For a nonprofit that often scrapes for donations of any size — even loose change in jars by cash registers — having that amount of money all at once allows it to check off a longtime goal of having an on-site medical professional.
“The impact this is going to have on our shelter — I can’t even put into words,” Sowards said.
It’s a dream job, she continued, using her education and effort to better the lives of the animals as they’re waiting for their forever homes.
“It’s sad, and a lot of people don’t want to come (to the shelter) because it makes them cry, but they need somebody,” Sowards said. “They’ve been let down by people the majority of their lives, and that’s why they’re with us.
“We’re their family for the time being, so when we can take care of them and help find that perfect home, that’s all that I can ask for.”
Sowards’ hiring is also a step toward the shelter becoming “no kill,” a goal of executive director Courtney Proctor Cross.
The shelter provides euthanasia services to the community by law and only euthanizes severely sick or aggressive animals.
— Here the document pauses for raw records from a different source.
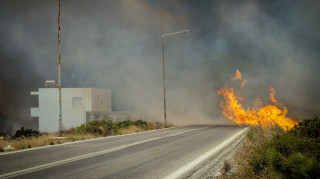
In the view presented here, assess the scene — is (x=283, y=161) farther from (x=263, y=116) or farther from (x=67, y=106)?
(x=67, y=106)

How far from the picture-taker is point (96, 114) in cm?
5603

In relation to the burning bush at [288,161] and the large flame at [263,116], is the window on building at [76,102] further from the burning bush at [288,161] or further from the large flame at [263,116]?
the burning bush at [288,161]

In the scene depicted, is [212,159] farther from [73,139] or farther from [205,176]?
[73,139]

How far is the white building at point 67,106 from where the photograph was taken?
57.9m

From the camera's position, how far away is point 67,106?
58719mm

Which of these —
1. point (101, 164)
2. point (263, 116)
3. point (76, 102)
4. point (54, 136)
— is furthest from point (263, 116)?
point (76, 102)

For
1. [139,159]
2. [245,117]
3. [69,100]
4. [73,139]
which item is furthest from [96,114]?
[139,159]

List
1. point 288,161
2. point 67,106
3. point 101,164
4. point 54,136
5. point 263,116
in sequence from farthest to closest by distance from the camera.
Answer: point 67,106
point 263,116
point 54,136
point 101,164
point 288,161

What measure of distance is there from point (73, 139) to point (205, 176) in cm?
980

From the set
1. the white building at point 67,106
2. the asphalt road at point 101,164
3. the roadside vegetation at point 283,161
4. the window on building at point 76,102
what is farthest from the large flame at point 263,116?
the window on building at point 76,102

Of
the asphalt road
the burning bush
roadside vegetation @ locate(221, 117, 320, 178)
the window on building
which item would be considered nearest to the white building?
the window on building

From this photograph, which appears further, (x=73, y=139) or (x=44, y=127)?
(x=44, y=127)

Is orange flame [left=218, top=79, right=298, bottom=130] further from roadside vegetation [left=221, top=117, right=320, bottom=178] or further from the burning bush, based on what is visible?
the burning bush

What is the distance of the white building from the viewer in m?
57.9
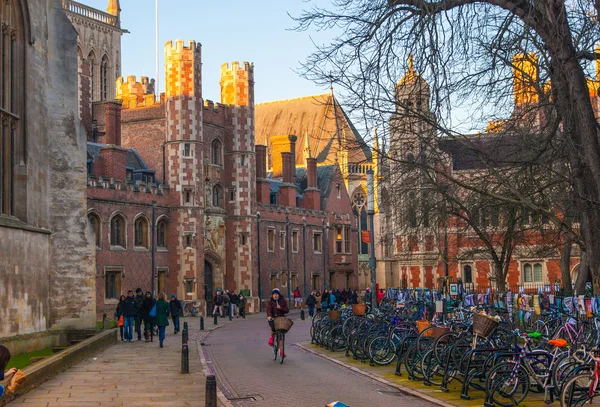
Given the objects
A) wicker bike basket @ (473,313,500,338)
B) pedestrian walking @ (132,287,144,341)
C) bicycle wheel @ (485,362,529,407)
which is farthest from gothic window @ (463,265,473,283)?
bicycle wheel @ (485,362,529,407)

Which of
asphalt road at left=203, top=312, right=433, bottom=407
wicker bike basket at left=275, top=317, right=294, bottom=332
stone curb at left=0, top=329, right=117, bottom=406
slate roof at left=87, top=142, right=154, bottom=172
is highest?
slate roof at left=87, top=142, right=154, bottom=172

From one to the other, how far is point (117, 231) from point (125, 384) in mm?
31607

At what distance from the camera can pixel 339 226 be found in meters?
68.8

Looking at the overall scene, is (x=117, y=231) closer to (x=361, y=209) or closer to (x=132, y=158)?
(x=132, y=158)

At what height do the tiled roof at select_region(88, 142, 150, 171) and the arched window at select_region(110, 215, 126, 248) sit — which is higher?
the tiled roof at select_region(88, 142, 150, 171)

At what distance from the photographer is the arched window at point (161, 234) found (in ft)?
161

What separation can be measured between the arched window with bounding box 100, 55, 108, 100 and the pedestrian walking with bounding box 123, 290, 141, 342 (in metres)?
60.7

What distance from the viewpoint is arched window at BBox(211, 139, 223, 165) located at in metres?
53.7

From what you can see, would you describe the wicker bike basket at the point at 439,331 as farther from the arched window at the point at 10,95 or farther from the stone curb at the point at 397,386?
the arched window at the point at 10,95

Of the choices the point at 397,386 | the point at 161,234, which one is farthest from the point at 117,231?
the point at 397,386

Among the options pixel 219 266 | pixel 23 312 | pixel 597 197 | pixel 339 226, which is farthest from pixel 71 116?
pixel 339 226

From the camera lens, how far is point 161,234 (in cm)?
4938

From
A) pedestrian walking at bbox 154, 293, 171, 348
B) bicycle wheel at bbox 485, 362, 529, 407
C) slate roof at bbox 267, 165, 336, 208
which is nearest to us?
bicycle wheel at bbox 485, 362, 529, 407

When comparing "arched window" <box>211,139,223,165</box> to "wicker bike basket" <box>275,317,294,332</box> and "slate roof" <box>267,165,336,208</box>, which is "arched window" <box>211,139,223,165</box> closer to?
"slate roof" <box>267,165,336,208</box>
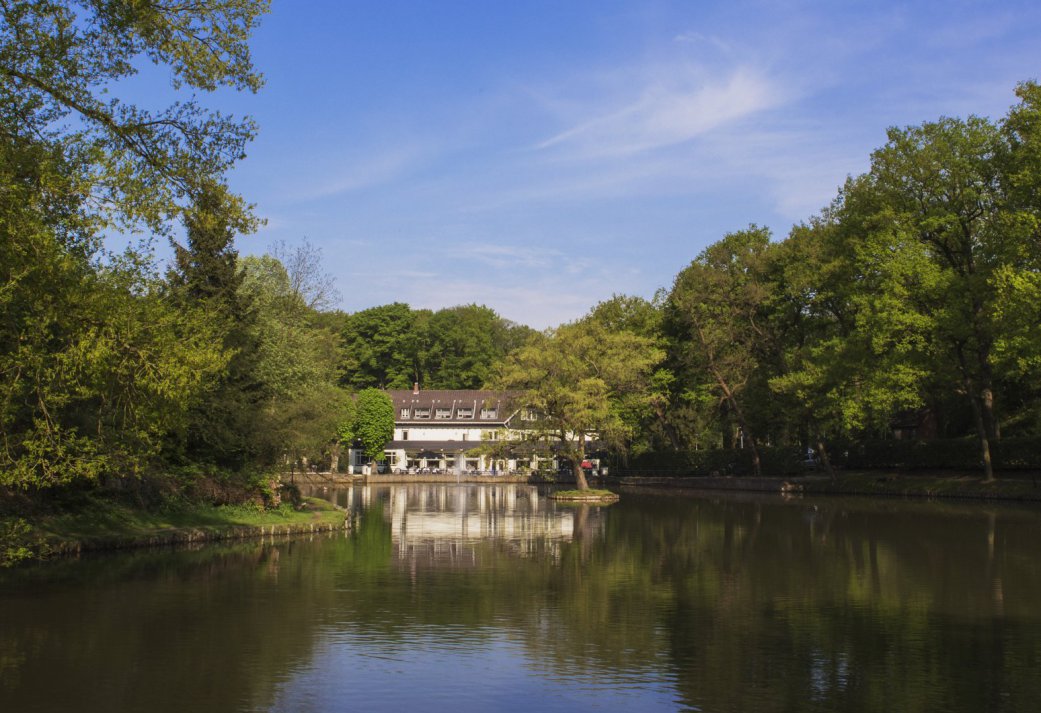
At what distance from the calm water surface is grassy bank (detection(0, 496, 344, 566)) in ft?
4.49

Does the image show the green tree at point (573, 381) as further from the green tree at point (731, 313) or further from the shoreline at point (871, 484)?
the shoreline at point (871, 484)

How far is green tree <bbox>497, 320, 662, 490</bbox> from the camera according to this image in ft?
180

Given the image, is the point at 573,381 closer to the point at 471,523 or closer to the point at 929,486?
the point at 929,486

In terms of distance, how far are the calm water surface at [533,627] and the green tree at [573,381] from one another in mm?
26417

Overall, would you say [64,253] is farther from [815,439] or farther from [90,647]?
[815,439]

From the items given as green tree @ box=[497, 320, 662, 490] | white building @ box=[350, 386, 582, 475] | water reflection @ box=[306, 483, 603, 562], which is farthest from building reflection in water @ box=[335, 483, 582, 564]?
white building @ box=[350, 386, 582, 475]

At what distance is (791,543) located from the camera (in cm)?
2816

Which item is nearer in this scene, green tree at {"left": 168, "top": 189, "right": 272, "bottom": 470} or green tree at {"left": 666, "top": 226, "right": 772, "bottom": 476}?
green tree at {"left": 168, "top": 189, "right": 272, "bottom": 470}

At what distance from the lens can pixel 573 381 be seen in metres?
56.3

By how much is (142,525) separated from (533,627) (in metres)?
16.1

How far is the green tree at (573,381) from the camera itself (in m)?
54.8

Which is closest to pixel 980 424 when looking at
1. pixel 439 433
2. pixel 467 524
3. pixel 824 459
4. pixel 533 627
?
pixel 824 459

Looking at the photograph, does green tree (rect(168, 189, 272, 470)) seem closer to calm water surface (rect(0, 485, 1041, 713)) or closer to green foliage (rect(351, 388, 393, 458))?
calm water surface (rect(0, 485, 1041, 713))

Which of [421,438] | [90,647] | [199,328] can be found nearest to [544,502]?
[199,328]
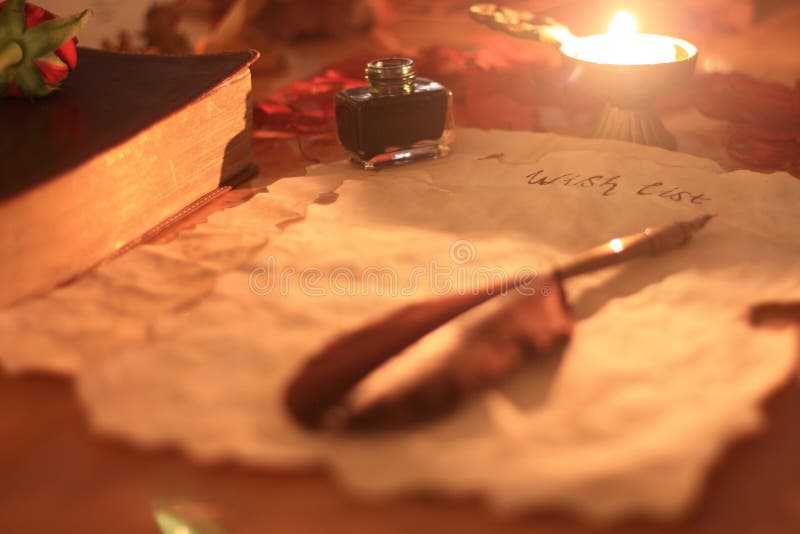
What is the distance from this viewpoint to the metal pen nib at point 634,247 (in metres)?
0.76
Animals euthanized in those cases are rare.
Sowards’ position is only funded through one year, though Cross has said she intends to apply for the Petco Foundation grant again next year.
The shelter also employs two animal control officers, two administrative assistants and four kennel techs. Cross’ salary is completely funded through donations made to the Western West Virginia Animal Rescue Alliance.
Monetary donations can be made to the shelter through the Western West Virginia Animal Rescue Alliance on PayPal at firstname.lastname@example.org. Donations can also be mailed to 216 11th Ave. West, Huntington, WV 25701.
Anyone interested in volunteering or fostering should contact the shelter at 304-696-5551 or message it on Facebook at https://www.facebook.com/HuntingtonCabellWayneAnimalShelter . The shelter is open from 10 a.m. to 4:30 p.m. Monday through Saturday.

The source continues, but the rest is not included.